駆瘀血剤という血流を改善させる作用による”デトックス作用”があります。いわば”出す”という作用があるため妊娠中に服用すると流産の危険性があるため妊娠中は服用が不可である。
・加味逍遙散:華奢な女性に使用することが多く、神経質な印象で抑うつ的な傾向が多い。不定愁訴(「なんとなく体調が悪い」という検査結果に現れにくい症状)が多い。

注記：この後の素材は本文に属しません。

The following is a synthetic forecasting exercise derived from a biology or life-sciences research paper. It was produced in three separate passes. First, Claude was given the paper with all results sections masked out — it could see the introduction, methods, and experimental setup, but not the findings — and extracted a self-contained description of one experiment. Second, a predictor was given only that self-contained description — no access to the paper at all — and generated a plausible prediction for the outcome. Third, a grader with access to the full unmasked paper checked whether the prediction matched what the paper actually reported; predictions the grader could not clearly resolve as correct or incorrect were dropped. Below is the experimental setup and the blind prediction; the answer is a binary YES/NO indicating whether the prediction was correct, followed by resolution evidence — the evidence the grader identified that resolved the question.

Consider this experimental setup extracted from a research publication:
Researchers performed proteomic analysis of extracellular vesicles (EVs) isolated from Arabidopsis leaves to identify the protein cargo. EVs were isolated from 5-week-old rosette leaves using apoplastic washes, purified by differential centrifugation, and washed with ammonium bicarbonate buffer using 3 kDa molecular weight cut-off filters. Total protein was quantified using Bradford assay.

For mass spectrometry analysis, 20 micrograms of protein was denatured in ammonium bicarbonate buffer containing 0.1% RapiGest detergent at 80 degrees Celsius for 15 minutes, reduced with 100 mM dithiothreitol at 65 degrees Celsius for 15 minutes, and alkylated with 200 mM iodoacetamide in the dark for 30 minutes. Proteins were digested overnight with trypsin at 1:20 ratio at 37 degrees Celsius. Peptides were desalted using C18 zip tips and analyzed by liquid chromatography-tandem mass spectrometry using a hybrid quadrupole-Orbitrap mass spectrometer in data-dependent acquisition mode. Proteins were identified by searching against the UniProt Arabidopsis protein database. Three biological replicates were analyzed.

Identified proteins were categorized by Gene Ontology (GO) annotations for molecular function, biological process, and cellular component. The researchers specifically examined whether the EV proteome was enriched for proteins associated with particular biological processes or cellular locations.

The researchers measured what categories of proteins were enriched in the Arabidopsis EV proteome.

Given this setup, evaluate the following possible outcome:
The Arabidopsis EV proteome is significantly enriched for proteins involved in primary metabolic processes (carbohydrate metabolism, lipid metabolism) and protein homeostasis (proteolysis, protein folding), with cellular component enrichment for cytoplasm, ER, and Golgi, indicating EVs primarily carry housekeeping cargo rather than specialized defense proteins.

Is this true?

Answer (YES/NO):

・当帰芍薬散:月経不順、月経困難症で用いる点で共通だが、色白もち肌、むくみやすい体質で、やや貧血気味な方が多い。不妊症での使用頻度が高い。
・更年期障害
・顔が色白で瘦せている場合が多い。
・浮腫(むくみ)がある。(3種類の中で一番浮腫が出やすい)
・めまい、立ちくらみ
・頭が重い、耳鳴り
・肩こり,腰痛
・冷え症(3種類の中で最も冷え性の傾向が強い)
・貧血気味、子宮出血がある。経血色が薄い。
など
「当芍美人」という表現があるように色白・面長でほっそりとした柳腰の女性が、当帰芍薬散の適応になる場合が多い。
「妊活」にも用いられる漢方薬で服用することによって基礎体温の変化が起きる作用があります。
妊娠後期には、安胎薬として用いることができる。
・桂枝茯苓丸:当帰芍薬散と比べ元気な方が多い。顔色が、赤ら顔、もしくは、赤黒い顔をされていて貧血気味な傾向は無い。
・加味逍遙散:神経質な印象で抑うつ的な傾向が多い。貧血気味な傾向は無い。
三大婦人漢方薬と言われる加味逍遙散・桂枝茯苓丸・当帰芍薬散には、それぞれ特徴があり使い分けをする必要があります。
ただし、どれにするか鑑別が難しい場合もあります。そのような場合は、2種類服用したり、三大婦人漢方薬以外を服用して調整を行います。